Problem:
A linked list is given such that each node contains an additional random pointer which could point to any node in the list or null.
Return a deep copy of the list.
The Linked List is represented in the input/output as a list of n nodes. Each node is represented as a pair of [val, random_index] where:
val, next, random
val: an integer representing Node.val
random_index: the index of the node (range from 0 to n-1) where random pointer points to, or null if it does not point to any node.
Example 1:
Input: head = [[7,null],[13,0],[11,4],[10,2],[1,0]]
Output: [[7,null],[13,0],[11,4],[10,2],[1,0]]
[7,null] ->[13,0]->[11,4]->[10,2]->[1,0]
Example 2:
Input: head = [[1,1],[2,1]]
Output: [[1,1],[2,1]]
Example 3:
Input: head = [[3,null],[3,0],[3,null]]
Output: [[3,null],[3,0],[3,null]]
Example 4:
Input: head = []
Output: []
Explanation: Given linked list is empty (null pointer), so return null.
Constraints:
-10000 <= Node.val <= 10000
Node.random is null or pointing to a node in the linked list.
Number of Nodes will not exceed 1000.
Solution:
This is a linked list copy problem with some twist.
In order to copy the linked list, we first clone the head node. Then we clone the head's next node, in order to update the next pointer. After that, we create a while loop, at each step, we move to the next node we just created, then we clone the next node of that node.

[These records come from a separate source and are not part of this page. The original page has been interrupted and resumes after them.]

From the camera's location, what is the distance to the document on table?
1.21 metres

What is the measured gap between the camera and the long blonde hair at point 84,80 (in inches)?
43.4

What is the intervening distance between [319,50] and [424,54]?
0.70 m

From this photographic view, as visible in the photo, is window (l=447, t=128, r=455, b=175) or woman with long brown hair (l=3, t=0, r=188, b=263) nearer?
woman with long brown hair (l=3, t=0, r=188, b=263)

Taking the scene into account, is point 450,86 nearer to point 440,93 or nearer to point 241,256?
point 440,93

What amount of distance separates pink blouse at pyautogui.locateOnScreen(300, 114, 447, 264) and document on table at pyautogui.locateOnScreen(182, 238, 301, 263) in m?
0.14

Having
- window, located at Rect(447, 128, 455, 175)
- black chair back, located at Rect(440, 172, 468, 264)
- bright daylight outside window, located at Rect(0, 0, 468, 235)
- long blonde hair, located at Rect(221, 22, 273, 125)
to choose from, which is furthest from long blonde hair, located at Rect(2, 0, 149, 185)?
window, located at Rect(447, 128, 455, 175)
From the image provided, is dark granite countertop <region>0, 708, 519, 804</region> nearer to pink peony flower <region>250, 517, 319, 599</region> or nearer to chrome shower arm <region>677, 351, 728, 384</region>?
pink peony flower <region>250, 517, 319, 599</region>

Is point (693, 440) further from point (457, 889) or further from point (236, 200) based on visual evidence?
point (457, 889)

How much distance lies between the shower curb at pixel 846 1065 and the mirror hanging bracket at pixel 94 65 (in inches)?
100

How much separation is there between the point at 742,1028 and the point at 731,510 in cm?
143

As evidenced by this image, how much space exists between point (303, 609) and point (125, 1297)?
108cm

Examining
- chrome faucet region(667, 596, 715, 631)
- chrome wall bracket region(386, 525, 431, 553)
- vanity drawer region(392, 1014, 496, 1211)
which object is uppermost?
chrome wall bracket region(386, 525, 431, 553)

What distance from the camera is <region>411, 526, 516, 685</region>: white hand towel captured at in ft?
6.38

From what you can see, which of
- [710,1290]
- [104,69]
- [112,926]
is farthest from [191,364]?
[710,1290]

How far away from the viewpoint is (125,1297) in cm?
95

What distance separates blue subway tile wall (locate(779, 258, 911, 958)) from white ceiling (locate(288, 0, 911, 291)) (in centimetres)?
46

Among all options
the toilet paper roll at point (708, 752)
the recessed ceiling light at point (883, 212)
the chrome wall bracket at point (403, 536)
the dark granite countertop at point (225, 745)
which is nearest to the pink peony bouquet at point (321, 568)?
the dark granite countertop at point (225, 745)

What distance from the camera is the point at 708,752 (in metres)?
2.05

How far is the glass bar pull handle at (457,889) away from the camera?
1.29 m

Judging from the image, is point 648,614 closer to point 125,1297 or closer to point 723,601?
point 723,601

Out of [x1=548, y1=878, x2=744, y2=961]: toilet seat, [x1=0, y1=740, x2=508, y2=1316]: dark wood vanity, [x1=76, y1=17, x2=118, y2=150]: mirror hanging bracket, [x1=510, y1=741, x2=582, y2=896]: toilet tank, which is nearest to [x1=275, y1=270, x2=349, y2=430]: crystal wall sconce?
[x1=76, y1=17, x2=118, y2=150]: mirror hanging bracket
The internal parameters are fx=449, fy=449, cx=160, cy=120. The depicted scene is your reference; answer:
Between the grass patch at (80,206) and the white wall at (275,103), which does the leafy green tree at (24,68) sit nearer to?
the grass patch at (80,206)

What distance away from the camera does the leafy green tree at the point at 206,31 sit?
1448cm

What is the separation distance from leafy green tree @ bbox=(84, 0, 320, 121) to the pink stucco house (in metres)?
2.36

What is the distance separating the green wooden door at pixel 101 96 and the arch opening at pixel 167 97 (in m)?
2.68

With random links, we have 2 difficulties:
1. how to access a random node with cost O(1).
2. how to access a random node that we haven't created yet.
For the difficulty 1, we can create a HashMap that maps from the old linked-list node to the new linked-list node. Therefore, with the random link in the old linked list node, we can find the random node, then use the random node to lookup the Hashmap in order to find the node we have cloned.
For the difficulty 2, we can create a the random node first before we create the next node.
import java.util.*;
class Solution {
Map<Node, Node> map = new HashMap<>();
public static void main(String[] args) {
//[7,null] ->[13,0]->[11,4]->[10,2]->[1,0]
Solution sol = new Solution();
Node head = sol.createRandomLL();
sol.print(head);
Node copy = sol.deepCopy(head);
sol.print(copy);
//print
}
private void print(Node head) {
while(head!=null) {
System.out.print("[" + head.val + ", ");
if(head.rand == null)
System.out.print("null] ->");
else
System.out.print(head.rand.val + "]->");
head = head.next;
}
System.out.println("null");
}
private Node createRandomLL() {
Map<Integer, Node> tmp = new HashMap<>();
int[] vals = new int[]{7, 13, 11, 10, 1};
Integer[] rands = new Integer[]{null, 0, 4, 2, 0};
for(int i = 0; i < vals.length; i++) {
tmp.put(i, new Node(vals[i], null, null));
}
for(int i = 0; i < vals.length; i++) {
Node curr = tmp.get(i);
curr.next = tmp.getOrDefault(i+1, null);
curr.rand = tmp.get(rands[i]);
}
return tmp.get(0);
}
private Node deepCopy(Node head) {
if(head != null) {
Node old = head;
Node newNode = copyNode(old);
while(old != null) {
newNode.next = copyNode(old.next);
newNode.rand = copyNode(old.rand);
old = old.next;
newNode = newNode.next;
}
return map.get(head);
}
return null;
}
private Node copyNode(Node head) {
if(head == null)
return null;
Node newNode = map.getOrDefault(head, new Node(head.val, null, null));
map.put(head, newNode);
return newNode;
}
class Node {
int val;
Node next;
Node rand;
public Node(int val, Node next, Node rand) {
this.val = val;
this.next = next;
this.rand = rand;
}
}
}
The time complexity is O(N) because we need to iterate the linked list once. The space complexity is O(N) due to the extra space the HashMap occupies.